__REQUIRED ACTION__
Reproduce every one of the rows below word for word, leaving out the pictures.

═══ SUPPLIED RECORDS ═══

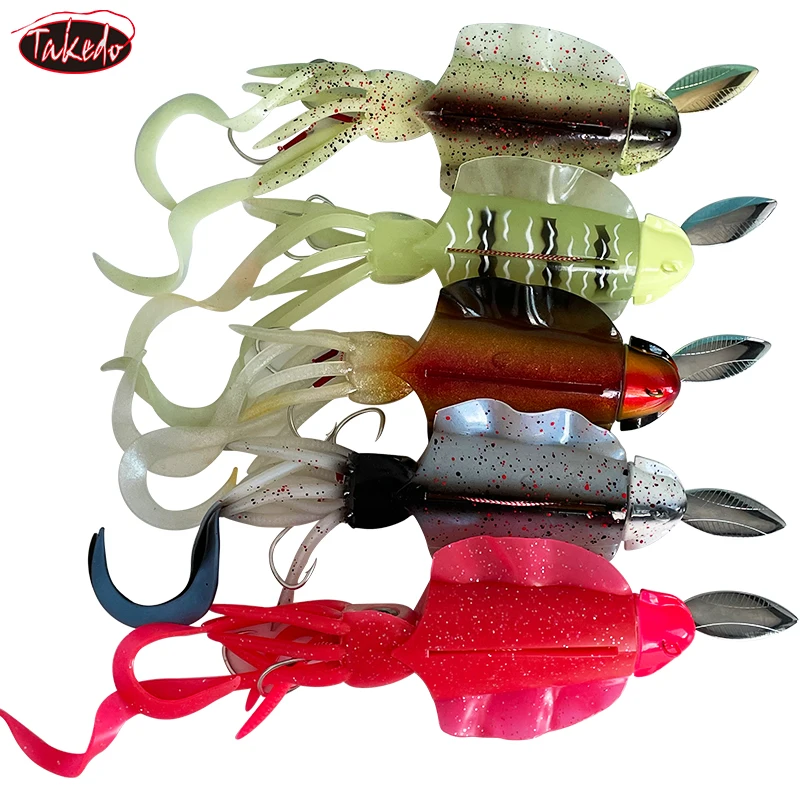 TAKEDO LD01 nuevo diseño 26cm 285g efecto UV luminoso señuelo de calamar cebo suave elástico vívido pulpo Señuelos de pesca con ganchos - imagen 5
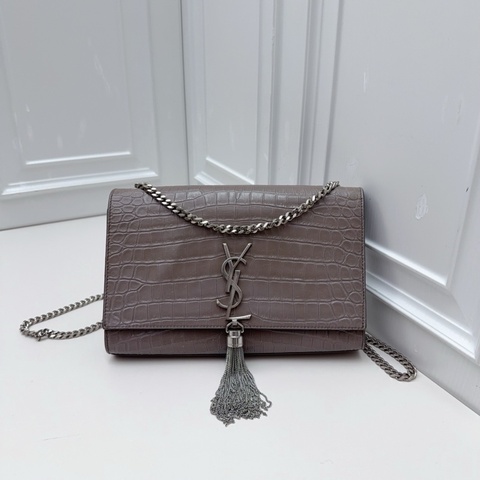 YSL聖羅蘭 鰐魚壓紋kate灰色銀色流蘇單肩斜挎鏈條包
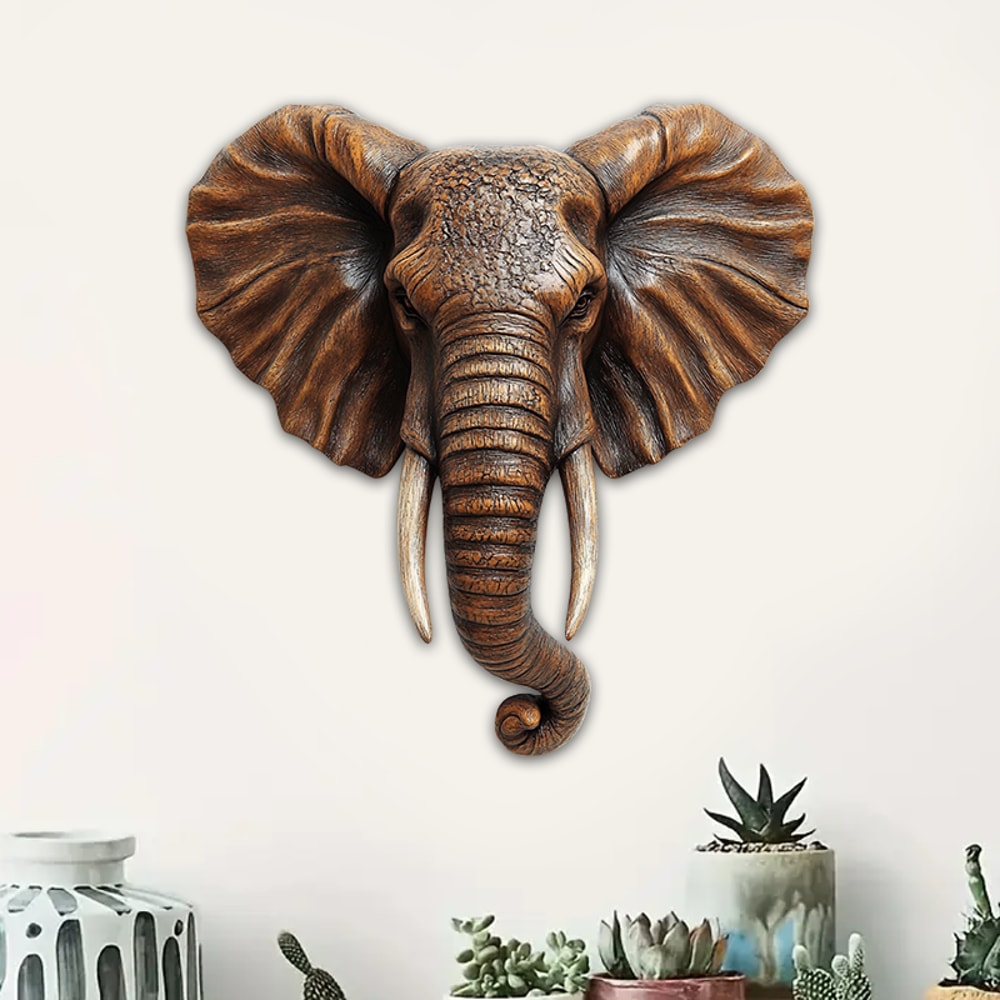 Large-Scale Wooden Elephant Head Art, Retro Festival Wall Hanging, Flat Home Decoration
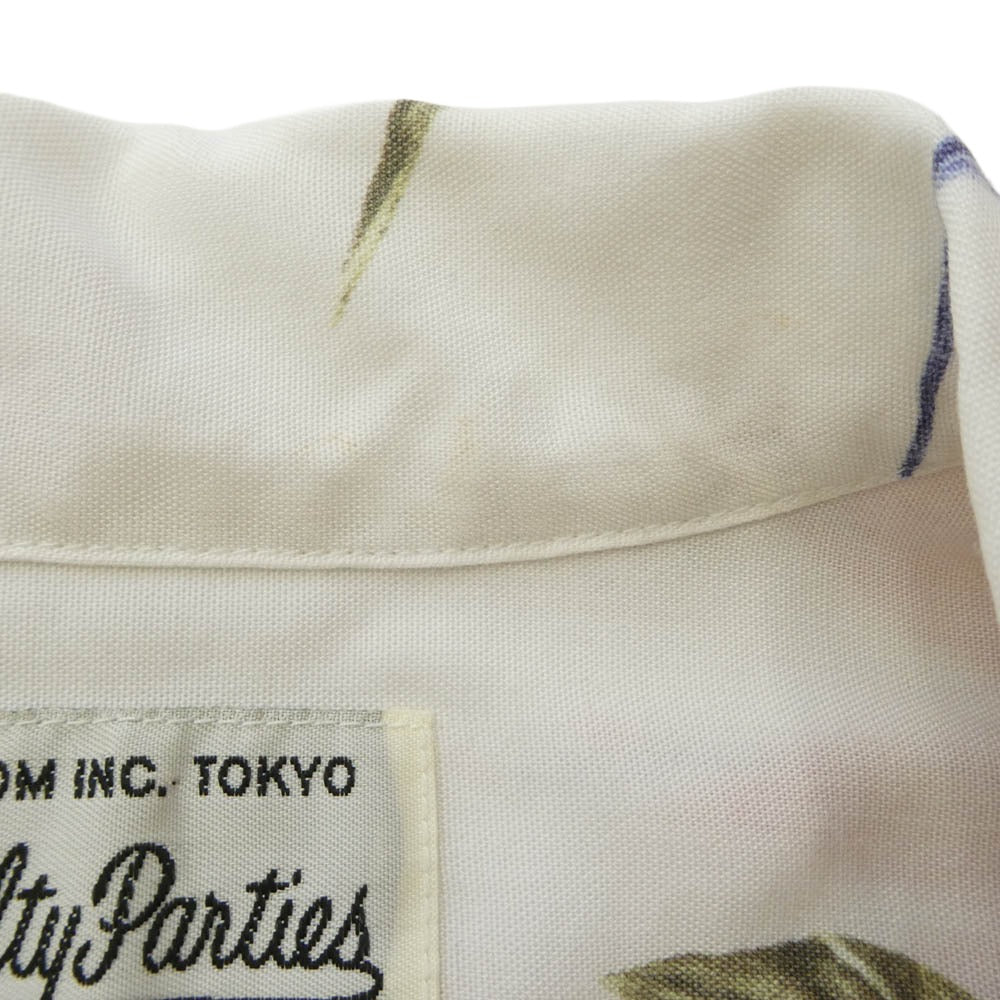 WACKO MARIA ワコマリア 18SS BIRD OF PARADISE L/S HAWAIIAN SHIRT 極楽鳥 ハワイアン オープンカラーシャツ 開襟 長袖シャツ ホワイト系 S【中古】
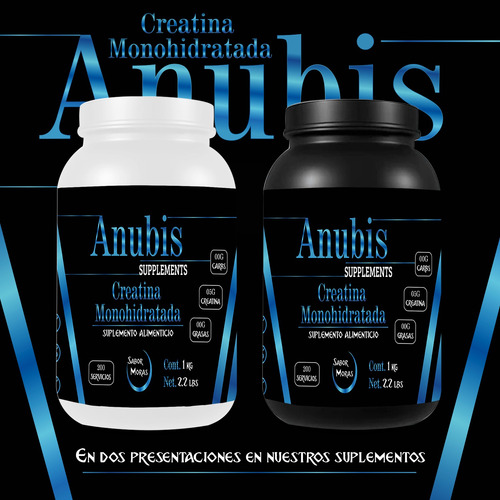 Creatina Monohidratada Anubis 1kg Varios Sabores 200 Servs Moras-
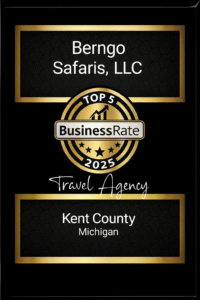 Berngo Safaris Top 5 Travel Agency Award 2025 Kent County Michigan BusinessRate recognition for African safari tours and travel services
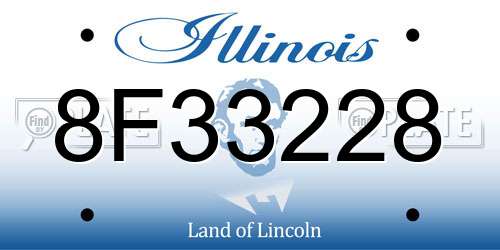 8F33228 Illinois License Plate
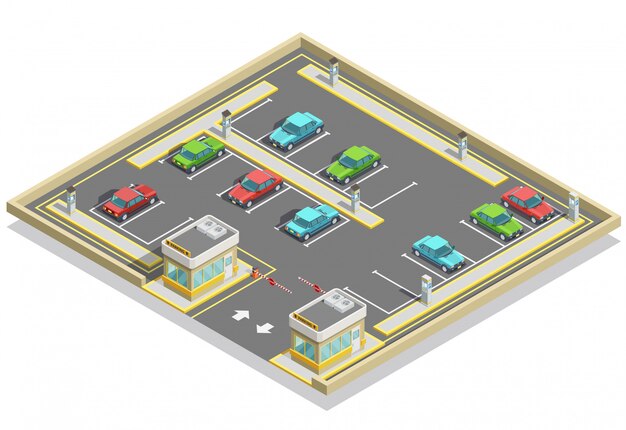 Ubicación isométrica de la zona de estacionamiento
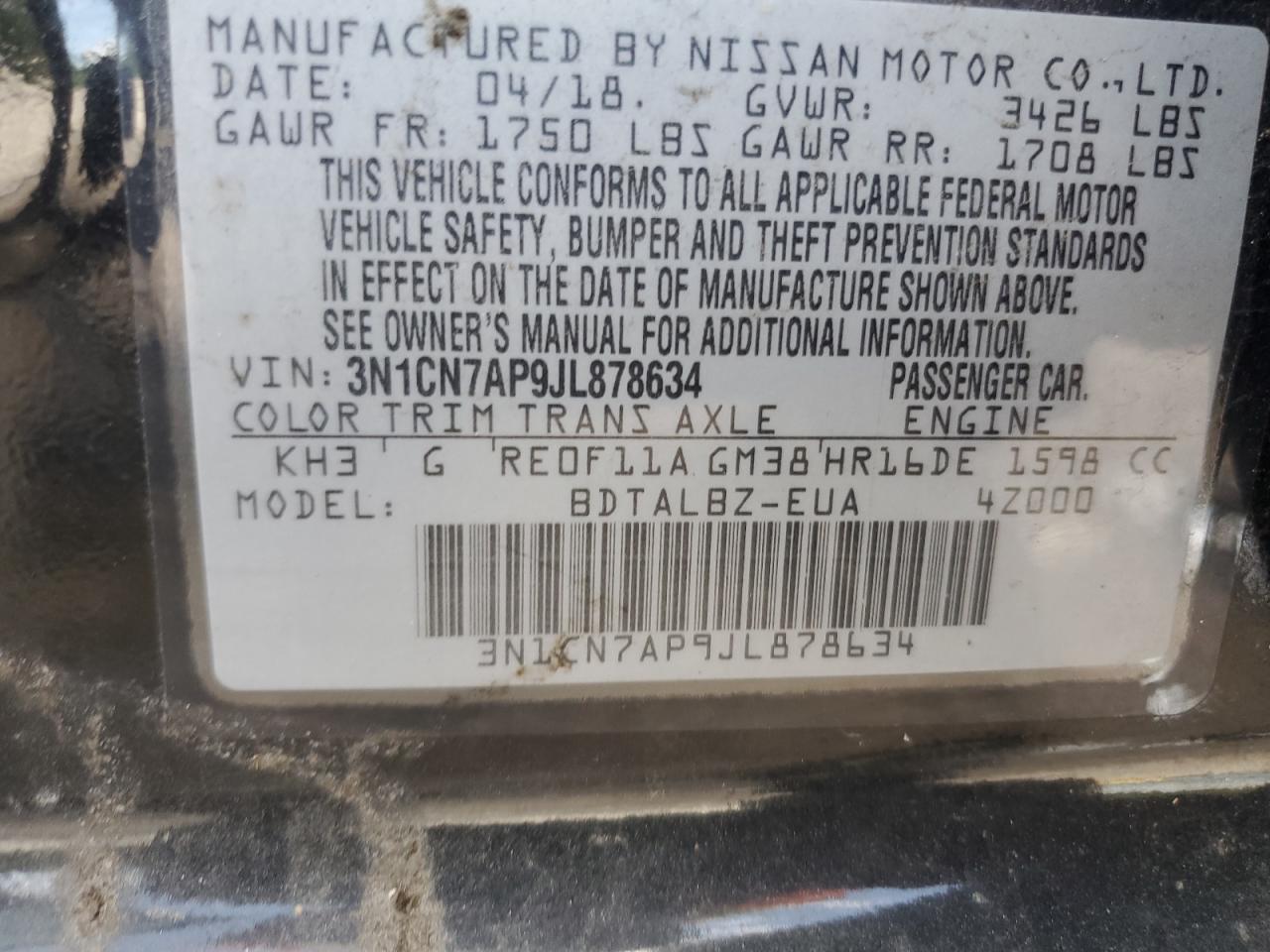 3N1CN7AP9JL878634 NISSAN VERSA 2018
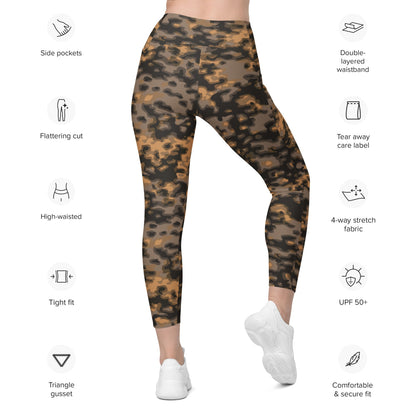 German WW2 Rauchtarnmuster Blurred Edge Autumn CAMO Leggings with pockets - Womens With Pockets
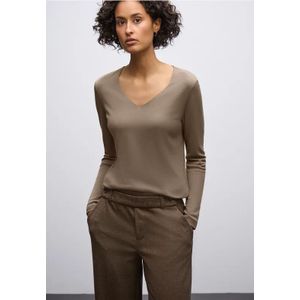 Street One Dames Shirt met hartvormige halslijn in Bruin, in size: 34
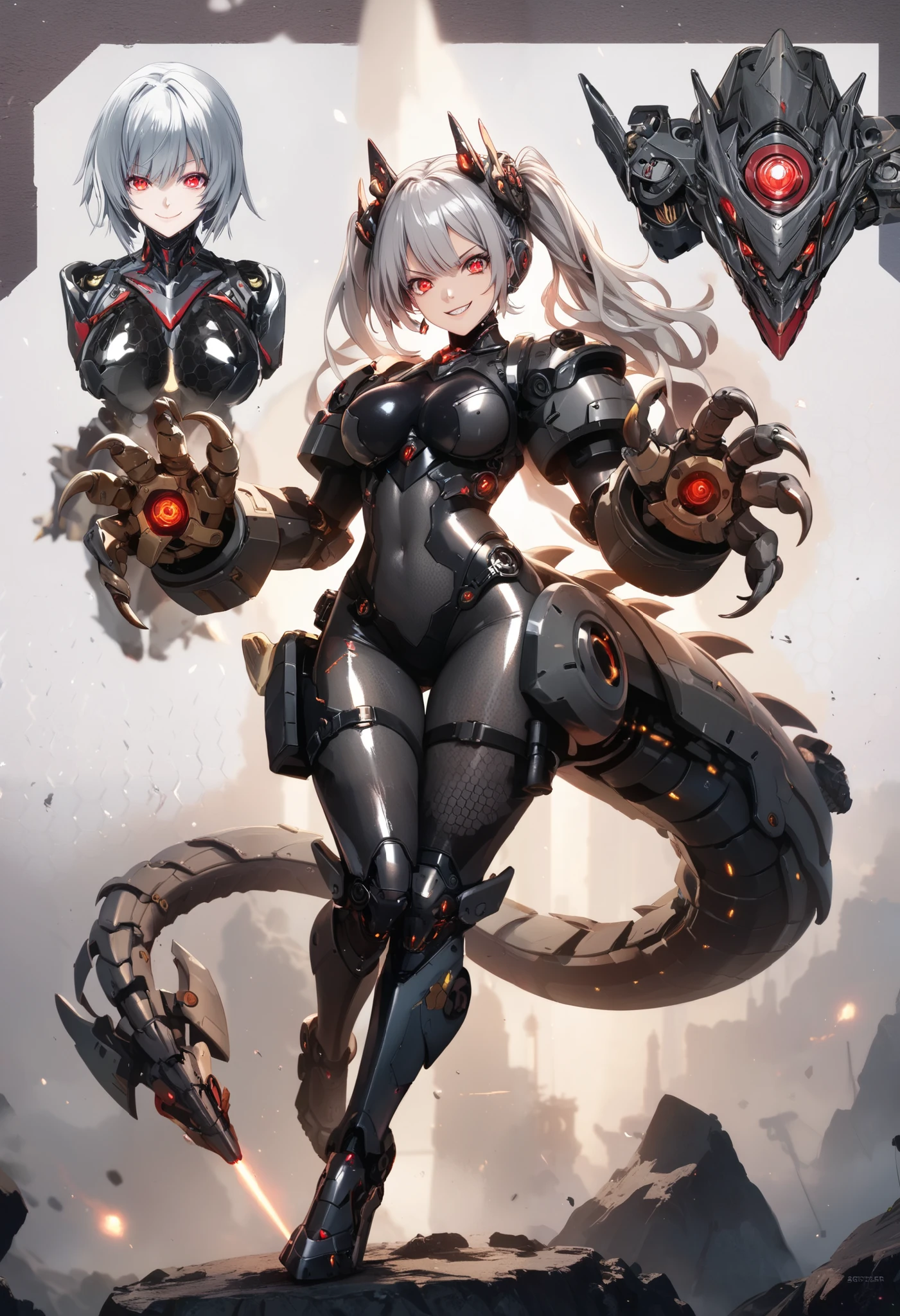 Mechanical Weapon Girl. (Close-up)Full body bodysuit. Latex. Cyber style. Honeycomb pattern bodysuit. Light armor. Look of contempt. Evil smile. Grey hair. Breasts perky. Glowing red eyes. Glowing core. A mechanical monster in the background. Large mechanized hands. Sharp claws. Mechanical dragon tail. Weapons on the back. Battleship elements.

═══

__ANSWER FOR THIS EXERCISE__
 TAKEDO LD01 nuevo diseño 26cm 285g efecto UV luminoso señuelo de calamar cebo suave elástico vívido pulpo Señuelos de pesca con ganchos - imagen 5
 YSL聖羅蘭 鰐魚壓紋kate灰色銀色流蘇單肩斜挎鏈條包
 Large-Scale Wooden Elephant Head Art, Retro Festival Wall Hanging, Flat Home Decoration
 WACKO MARIA ワコマリア 18SS BIRD OF PARADISE L/S HAWAIIAN SHIRT 極楽鳥 ハワイアン オープンカラーシャツ 開襟 長袖シャツ ホワイト系 S【中古】
 Creatina Monohidratada Anubis 1kg Varios Sabores 200 Servs Moras-
 Berngo Safaris Top 5 Travel Agency Award 2025 Kent County Michigan BusinessRate recognition for African safari tours and travel services
 8F33228 Illinois License Plate
 Ubicación isométrica de la zona de estacionamiento
 3N1CN7AP9JL878634 NISSAN VERSA 2018
 German WW2 Rauchtarnmuster Blurred Edge Autumn CAMO Leggings with pockets - Womens With Pockets
 Street One Dames Shirt met hartvormige halslijn in Bruin, in size: 34
 Mechanical Weapon Girl. (Close-up)Full body bodysuit. Latex. Cyber style. Honeycomb pattern bodysuit. Light armor. Look of contempt. Evil smile. Grey hair. Breasts perky. Glowing red eyes. Glowing core. A mechanical monster in the background. Large mechanized hands. Sharp claws. Mechanical dragon tail. Weapons on the back. Battleship elements.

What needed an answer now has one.